The consultation invited comments about the implications of accelerating the shift to zero emission vehicles by 2030.
TRL’s main point is to stress that zero-emission vehicles cannot be considered in isolation; the entire UK energy system needs to be included in thinking. The uptake of zero-emission vehicles will also depend on the right policies being in place to encourage adoption of new technologies and drive economies of scale, which will lead to affordability and an increase in demand. We are also concerned that the focus of attention on zero emissions is drawing attention away from UN targets to reduce road deaths to zero by 2030: the two ambitions should be mutually supportive.
The ban of the sale of new petrol and diesel vehicles by 2030 has created a challenge for which there is no single solution. Different solutions are feasible for different situations.
On the plus side, we believe the UK manufacturing base is well placed to take a lead on developing new battery chemistries, improving fuel cell efficiency and hydrogen production methods. There are also opportunities related to carbon capture, storage, and utilisation.
The main technical challenge is that all vehicle electrification technologies require batteries. Hence, focusing immediate innovation research and investment funding on resolving the challenges around batteries is a sensible approach (to reduce their production cost and make them cost-efficient to re-cycle).
On the downside, the “elephant in the room” is the question as to how the UK energy system in 2030 will provide enough power for a vehicle parc that will be transitioning towards 100% electricity, without impacting on other energy demands.
Incentivising uptake of privately owned electric vehicles and creation of the infrastructure required to support them is not straightforward either. In our view, although suitable technical approaches exist for different vehicle categories and duty cycles, they generally fail to satisfy a need to deliver a socially inclusive policy, and in some cases would render businesses with large HGV fleets as commercially unviable.
We know that battery powered buses present particular technical challenges which rack up the total cost of ownership and operation. We think that to avoid unpopular and unequitable rises in bus fares, subsidisation schemes will be needed to support the deployment of decarbonised buses.
We are sure that phasing out the sale of new diesel heavy goods vehicles (HGVs) will have a very positive impact, but the target to do so by 2030 is ambitious, considering the lack of cost-efficient alternatives. For it to have any chance of success, the UK Government needs to ensure that an adequate refuelling and recharging infrastructure is deployed.
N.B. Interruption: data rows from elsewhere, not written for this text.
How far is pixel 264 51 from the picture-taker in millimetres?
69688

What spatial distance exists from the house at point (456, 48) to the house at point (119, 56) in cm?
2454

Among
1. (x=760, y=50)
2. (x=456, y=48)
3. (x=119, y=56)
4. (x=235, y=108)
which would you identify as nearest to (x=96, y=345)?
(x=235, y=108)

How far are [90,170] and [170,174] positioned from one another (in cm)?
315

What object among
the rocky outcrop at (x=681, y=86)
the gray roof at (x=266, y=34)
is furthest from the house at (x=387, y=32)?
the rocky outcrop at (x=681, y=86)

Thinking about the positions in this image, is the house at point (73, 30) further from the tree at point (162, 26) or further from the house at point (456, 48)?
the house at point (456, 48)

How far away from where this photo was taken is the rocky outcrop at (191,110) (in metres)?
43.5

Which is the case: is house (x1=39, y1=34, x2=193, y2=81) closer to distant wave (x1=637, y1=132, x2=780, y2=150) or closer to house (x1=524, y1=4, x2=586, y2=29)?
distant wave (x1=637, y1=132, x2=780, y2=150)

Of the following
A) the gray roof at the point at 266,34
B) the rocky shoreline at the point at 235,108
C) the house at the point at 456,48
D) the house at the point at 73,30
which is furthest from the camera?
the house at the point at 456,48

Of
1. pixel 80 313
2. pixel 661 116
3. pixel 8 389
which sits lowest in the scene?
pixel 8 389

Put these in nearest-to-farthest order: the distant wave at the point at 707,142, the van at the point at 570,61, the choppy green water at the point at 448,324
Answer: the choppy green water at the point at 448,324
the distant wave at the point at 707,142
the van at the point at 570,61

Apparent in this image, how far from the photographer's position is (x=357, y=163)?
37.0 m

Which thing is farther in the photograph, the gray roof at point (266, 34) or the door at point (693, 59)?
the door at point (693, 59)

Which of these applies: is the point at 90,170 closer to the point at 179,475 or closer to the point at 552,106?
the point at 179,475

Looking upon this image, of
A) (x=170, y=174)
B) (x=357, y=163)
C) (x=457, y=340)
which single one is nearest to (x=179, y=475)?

It is our belief that investment in hydrogen fuel cell HGVs and associated infrastructure could avoid the constraints of the whole energy system, as low carbon hydrogen can be imported from abroad (ideally from countries where low cost electrolytic hydrogen can be produced from renewable sources).
The consultation asked about the potential of road pricing, or pay-as-you-drive, schemes as a replacement means of taxing road use.
Road pricing has long been recognised as a technically viable mechanism for collecting vehicle taxes in a fairer way, and various experiments with all-roads road pricing (charging vehicle by the mile no matter where they drive) have been attempted. TRL has taken a leading role in many of these experiments, both in in the UK and internationally. Economically, fiscally, and environmentally, road pricing is logically the way forward.
Many countries have concluded that the ideal technical solution relies on secure, in-vehicle ‘black boxes’, allowing road pricing varied by time, distance and place, as well as by vehicle size/class, with the option for charges to be increased during peak hours and in areas of high congestion and/or emissions to help manage demand. This is all quite feasible, but meets with stern public opposition.
Research has shown that a significant number of people feel uncomfortable with the possibility that their personal journeys may be tracked by state actors, even though they are seemingly largely content when this is done by commercial companies (e.g. Google). In addition, surveys reveal that the public would perceive road pricing as a ‘new tax’, additional to current taxes, and do not believe it would be a replacement for them. Also to be considered are the well documented differences in the perceived and actual cost of a journey by private car in comparison to the cost of a journey by public transport, leading to public mistrust in the fairness of charging rates.
Tolling of specific roads, mainly motorways, has been a way of life in many western countries (France, Italy, USA etc.) and has not been controversial. What has prevented widespread road pricing being adopted anywhere in the western world is this public opposition, which leads to a lack of political support.
Feasibility studies suggest that a scheme of this sort will require years to design and implement. In our view this provides time for the management of public opposition and a campaign to convince the public that this is fair, proportionate, achievable, and necessary to meet fiscal and environmental targets. However, only a cross-party political consensus backing a public engagement campaign to regain trust in the system is likely to make it socially acceptable.